I have read all this controversy and have to say that I'm very perplexed. Hope nobody is hurted by my opinion, but I always distrust of someone who demonizes so much a WHOLE cathegory of food that is so basic for human diet.
Recommending moderation is always good, mainly if you speak of dairy foods that have a relatively high fat and calory content- but calling them "junk food" looks much more like a personal attack than a correct information.
No doubt that dairy products, like any other food, can be substituted with something else without compromising the nutritional balance, but this doesn't mean that they're unnecessary or harmful.
As for the allergies, the fact that many people have an intolerance to some milk component doesn't mean that milk by itself is a poison. Why warning people who's not allergic? The good reasons for including dairy products in the diet are AT LEAST as many as the good reasons for avoiding them, so maybe the truth is (as usual) in the middle.
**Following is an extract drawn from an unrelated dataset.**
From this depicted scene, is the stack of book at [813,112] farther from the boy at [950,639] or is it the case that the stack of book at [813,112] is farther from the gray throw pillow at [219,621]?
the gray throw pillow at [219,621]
Another thing...the question of scientific papers. I'm not referring to this specific controversy, but, generally speaking, having found one or two or even ten papers saying "something" means, in itself, less than nothing. The medical literature is endless, and if you look well you can find papers maintaining ANY theory, even the weirdest.
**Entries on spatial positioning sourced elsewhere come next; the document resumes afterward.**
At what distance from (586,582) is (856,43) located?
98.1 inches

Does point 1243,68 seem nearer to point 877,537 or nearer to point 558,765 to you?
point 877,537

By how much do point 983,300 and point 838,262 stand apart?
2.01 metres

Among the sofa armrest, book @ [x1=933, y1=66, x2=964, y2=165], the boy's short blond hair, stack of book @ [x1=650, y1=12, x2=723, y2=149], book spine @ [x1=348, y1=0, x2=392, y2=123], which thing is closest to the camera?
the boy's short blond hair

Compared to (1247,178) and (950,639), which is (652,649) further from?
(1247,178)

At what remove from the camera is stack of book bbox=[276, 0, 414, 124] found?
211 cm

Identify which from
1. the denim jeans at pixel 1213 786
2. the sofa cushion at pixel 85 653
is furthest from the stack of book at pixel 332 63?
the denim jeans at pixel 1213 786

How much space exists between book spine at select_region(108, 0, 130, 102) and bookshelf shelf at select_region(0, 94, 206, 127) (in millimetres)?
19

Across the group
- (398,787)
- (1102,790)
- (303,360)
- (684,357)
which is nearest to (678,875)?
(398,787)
The assertion that most scientific papers are false as they're financed and influenced by the Great Industry is a commonplace and in most cases is untrue. No doubt that the industries finance lots of scientific studies, but publishing them WELL, on a good named journal, is still another kettle of fish. The reliability of a theory must be judged not by the number of papers maintaining it, but by the so called "impact factor" of the journals where they have been published (and as far as I know, believe it or not the most prestigious ones are pretty honest).
In main cases, nature is analogic, not digital...and it's hard to be so absolutely certain of something as someone here seems to be.